12. La société Le Roch Distribution conteste avoir réalisé une offre au sens de l’article L. 613 – 3 sous a) du code de la propriété intellectuelle. Elle soutient que les faits du 10 juin 2021 doivent avoir été commis en connaissance de cause au sens de l’article L. 615 – 1 du code de la propriété intellectuelle, ce qui selon elle ne pouvait être le cas avant la mise en demeure du 1er juillet 2021 à la suite de laquelle elle s’est engagée à retirer ces publications ; que les faits du 24 juin 2021 ne sont pas prouvés alors que l’offre n’existe pas selon elle ; que les faits de septembre 2021 font référence à un prospectus reproduit dans le magazine » Entraid’ » qui ne vise pas spécifiquement le matériel litigieux, mais constitue une image d’illustration qui ne précise ni la disponibilité ni les caractéristiques techniques du produit ; que les faits du 11 avril 2022 visent d’anciennes annonces constituant un oubli fautif sans intention de nuire ni de vendre alors qu’elle avait retourné le seul matériel en sa possession et qu’aucun préjudice n’est démontré selon son argument ; que les publications Facebook du 23 février 2021 du 3 avril 2021 du 6 avril 2021 et des 5 et 11 juin 2021 ne constituent pas des offres et ne peuvent caractériser une importation ; que ses arguments sur la reproduction de plusieurs revendications du brevet sont détaillés dans le corps de ses écritures et développées ci-après ; que s’agissant du préjudice, les sommes de 100 000 euros et 50 000 euros sont forfaitaires car leur mode de calcul n’est pas détaillé ce qui justifie le rejet des demandes afférentes ; que les éléments financiers versés aux débats sont insuffisants pour démontrer le préjudice dont la société Einböck, défaillante dans l’administration de la preuve selon son argument, se prévaut.

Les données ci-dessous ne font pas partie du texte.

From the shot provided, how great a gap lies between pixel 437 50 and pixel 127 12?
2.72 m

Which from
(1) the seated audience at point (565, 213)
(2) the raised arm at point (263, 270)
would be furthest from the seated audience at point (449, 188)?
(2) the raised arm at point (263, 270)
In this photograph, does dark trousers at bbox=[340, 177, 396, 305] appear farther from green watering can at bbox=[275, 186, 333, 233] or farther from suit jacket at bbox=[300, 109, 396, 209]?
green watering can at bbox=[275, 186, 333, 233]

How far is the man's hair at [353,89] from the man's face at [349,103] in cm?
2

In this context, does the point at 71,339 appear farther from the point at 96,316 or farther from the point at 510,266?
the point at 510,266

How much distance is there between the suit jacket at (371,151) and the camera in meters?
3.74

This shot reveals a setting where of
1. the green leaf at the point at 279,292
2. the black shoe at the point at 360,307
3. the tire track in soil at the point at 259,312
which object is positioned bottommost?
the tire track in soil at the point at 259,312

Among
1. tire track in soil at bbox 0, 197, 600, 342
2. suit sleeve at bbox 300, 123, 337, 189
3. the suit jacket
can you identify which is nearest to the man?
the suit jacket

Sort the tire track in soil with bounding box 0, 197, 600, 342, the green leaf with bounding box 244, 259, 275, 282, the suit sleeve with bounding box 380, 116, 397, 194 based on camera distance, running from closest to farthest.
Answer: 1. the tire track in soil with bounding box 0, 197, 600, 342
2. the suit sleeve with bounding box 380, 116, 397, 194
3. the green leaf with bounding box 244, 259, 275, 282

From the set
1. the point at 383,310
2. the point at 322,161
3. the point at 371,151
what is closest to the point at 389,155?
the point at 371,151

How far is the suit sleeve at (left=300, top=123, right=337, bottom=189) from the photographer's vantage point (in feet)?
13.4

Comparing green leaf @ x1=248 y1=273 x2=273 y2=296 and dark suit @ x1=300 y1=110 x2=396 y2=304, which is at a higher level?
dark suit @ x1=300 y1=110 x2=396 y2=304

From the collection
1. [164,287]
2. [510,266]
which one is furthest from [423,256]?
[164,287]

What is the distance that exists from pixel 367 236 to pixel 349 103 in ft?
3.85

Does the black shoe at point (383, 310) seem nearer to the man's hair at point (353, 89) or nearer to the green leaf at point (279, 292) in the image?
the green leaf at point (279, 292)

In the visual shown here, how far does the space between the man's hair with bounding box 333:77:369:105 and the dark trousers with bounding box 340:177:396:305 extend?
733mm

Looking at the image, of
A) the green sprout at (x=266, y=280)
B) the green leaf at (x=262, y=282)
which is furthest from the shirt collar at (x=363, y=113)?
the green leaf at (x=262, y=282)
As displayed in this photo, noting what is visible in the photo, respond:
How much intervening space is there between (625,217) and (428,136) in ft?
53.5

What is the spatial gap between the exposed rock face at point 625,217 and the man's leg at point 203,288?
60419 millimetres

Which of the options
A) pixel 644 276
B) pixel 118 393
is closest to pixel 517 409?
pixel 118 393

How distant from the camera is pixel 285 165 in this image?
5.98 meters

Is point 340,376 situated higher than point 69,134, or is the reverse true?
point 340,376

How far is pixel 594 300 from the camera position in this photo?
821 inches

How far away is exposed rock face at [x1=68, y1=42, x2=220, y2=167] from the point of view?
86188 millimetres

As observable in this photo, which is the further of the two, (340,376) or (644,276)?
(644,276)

13. La société Le Roch Distribution soutient qu’elle n’a commis aucun acte de concurrence déloyale ; que les photos proviennent du fabricant et présentent des machines différentes sous un point de vue identique, comme pour une voiture, sans que cela soit sanctionnable ; que s’agissant du préjudice, aucun élément chiffré sur son étendue n’étant apporté, il convient de rejeter la demande afférente alors aucune demande de mesures d’instruction n’a été faite et qu’elle est donc défaillante dans l’administration de la preuve.
14. Il est renvoyé aux conclusions des parties pour plus ample exposé des faits moyens et prétentions qui sont contenues.

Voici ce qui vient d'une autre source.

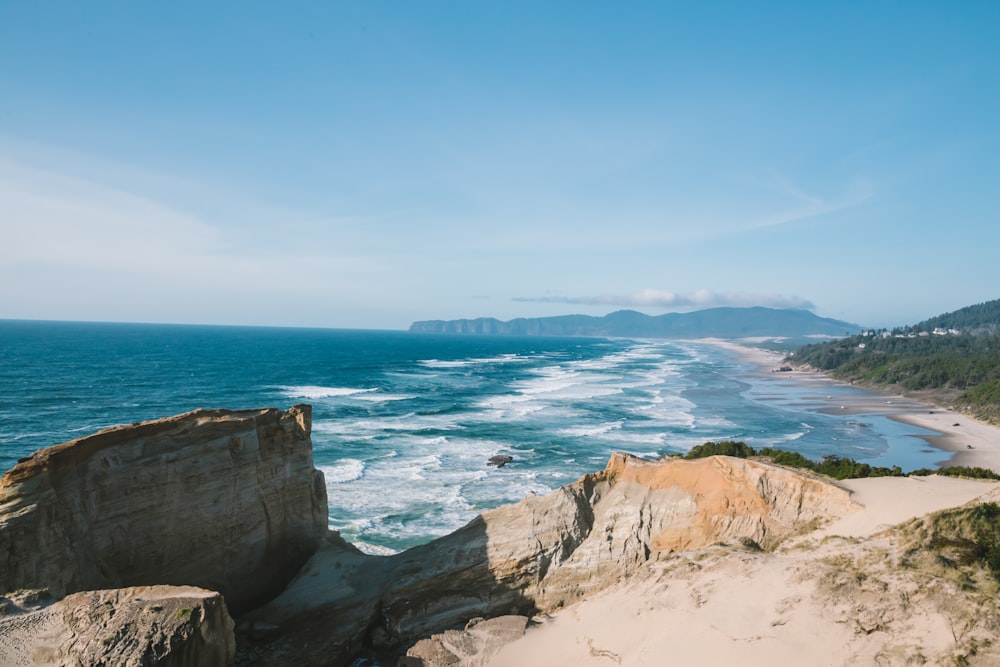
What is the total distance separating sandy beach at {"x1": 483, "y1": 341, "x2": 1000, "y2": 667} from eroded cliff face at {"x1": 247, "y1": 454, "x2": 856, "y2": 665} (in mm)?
886

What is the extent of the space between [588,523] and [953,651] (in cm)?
755

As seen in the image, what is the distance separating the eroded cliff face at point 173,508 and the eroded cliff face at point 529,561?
1343 mm

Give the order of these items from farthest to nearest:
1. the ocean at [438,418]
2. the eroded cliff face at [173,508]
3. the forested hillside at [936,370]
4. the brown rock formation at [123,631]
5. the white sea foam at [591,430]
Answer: the forested hillside at [936,370] → the white sea foam at [591,430] → the ocean at [438,418] → the eroded cliff face at [173,508] → the brown rock formation at [123,631]

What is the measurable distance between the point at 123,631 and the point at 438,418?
148 feet

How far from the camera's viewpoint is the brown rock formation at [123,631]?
7.94 meters

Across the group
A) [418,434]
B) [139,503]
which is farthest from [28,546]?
[418,434]

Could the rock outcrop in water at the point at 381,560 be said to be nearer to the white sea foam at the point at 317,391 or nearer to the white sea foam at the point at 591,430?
the white sea foam at the point at 591,430

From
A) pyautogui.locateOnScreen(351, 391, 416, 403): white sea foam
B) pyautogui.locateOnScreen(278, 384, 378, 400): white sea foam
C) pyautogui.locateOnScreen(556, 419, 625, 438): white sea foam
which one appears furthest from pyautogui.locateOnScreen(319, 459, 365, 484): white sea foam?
pyautogui.locateOnScreen(278, 384, 378, 400): white sea foam

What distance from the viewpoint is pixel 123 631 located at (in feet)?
27.0

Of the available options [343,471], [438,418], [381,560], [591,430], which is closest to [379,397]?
[438,418]

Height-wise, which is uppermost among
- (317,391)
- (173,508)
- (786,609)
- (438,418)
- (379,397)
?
(173,508)

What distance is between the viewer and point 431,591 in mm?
14398

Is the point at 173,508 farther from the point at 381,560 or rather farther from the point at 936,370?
the point at 936,370

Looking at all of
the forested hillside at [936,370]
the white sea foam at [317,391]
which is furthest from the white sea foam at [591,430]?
the forested hillside at [936,370]
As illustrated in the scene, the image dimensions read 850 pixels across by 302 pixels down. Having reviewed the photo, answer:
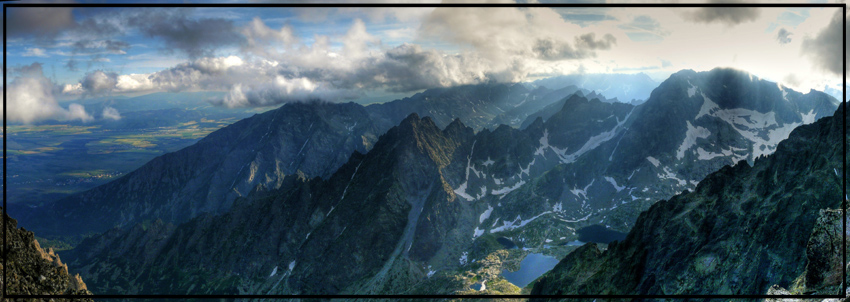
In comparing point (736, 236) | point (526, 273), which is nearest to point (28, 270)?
point (736, 236)

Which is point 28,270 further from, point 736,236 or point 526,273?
point 526,273

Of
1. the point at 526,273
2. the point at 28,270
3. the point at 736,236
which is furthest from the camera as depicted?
the point at 526,273

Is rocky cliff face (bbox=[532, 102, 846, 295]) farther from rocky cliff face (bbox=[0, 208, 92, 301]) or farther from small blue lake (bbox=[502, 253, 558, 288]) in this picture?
rocky cliff face (bbox=[0, 208, 92, 301])

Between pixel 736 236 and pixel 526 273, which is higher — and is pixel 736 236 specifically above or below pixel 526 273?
above

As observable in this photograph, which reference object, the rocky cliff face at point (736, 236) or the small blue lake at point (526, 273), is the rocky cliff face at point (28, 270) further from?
the small blue lake at point (526, 273)

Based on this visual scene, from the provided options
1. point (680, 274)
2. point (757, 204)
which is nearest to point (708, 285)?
point (680, 274)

15. L’ordonnance de clôture a été rendue le 28 novembre 2023.
Présentation du brevet
16. Le brevet EP 803 intitulé » Outillage agricole » (Landwirtschaftliches Arbeitsgerät) présente une invention destinée au travail du sol au moyen d’un outil agricole : rateau, dent, roue, étoile à doigts, tracté par un tracteur (0001).
17. La description du brevet rappelle que l’état de la technique connaît des machines agricoles travaillant le sol au moyen d’une herse reliée à un ressort de traction. La herse rejoint le sol en déroulant une corde enroulée autour de son arbre. La tension entre la herse et le sol dépend alors : du ressort de traction, de la corde déroulée mécaniquement, et du poids de la herse (0002 ; 0003).

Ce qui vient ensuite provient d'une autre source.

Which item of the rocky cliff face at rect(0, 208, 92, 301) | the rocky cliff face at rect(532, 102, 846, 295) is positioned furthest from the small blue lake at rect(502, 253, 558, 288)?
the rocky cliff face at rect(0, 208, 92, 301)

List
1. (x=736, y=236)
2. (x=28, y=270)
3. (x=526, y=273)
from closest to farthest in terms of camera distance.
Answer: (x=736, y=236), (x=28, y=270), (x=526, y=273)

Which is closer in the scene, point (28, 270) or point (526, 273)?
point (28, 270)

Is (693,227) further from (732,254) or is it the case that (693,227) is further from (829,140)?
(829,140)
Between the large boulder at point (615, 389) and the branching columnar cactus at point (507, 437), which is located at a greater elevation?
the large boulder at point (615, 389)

18. Le brevet constate toutefois qu’il peut être nécessaire d’effectuer un travail du sol » doux « , en particulier lors de l’entretien des plantes, et qu’il est dès lors nécessaire d’ajuster la tension éloignant ou rapprochant la herse du sol en fonction de la force de pression souhaitée (0004 ; 0021).
19. Afin d’ajuster cette force de pression, le brevet décrit plusieurs éléments mécaniques présentés comme des » unités de travail » : éléments porteurs, outils travail, points pivots, ressorts de tension, point d’arrêt. Il précise que c’est la combinaison de ces éléments qui ajuste la pression souhaitée (0006- 001).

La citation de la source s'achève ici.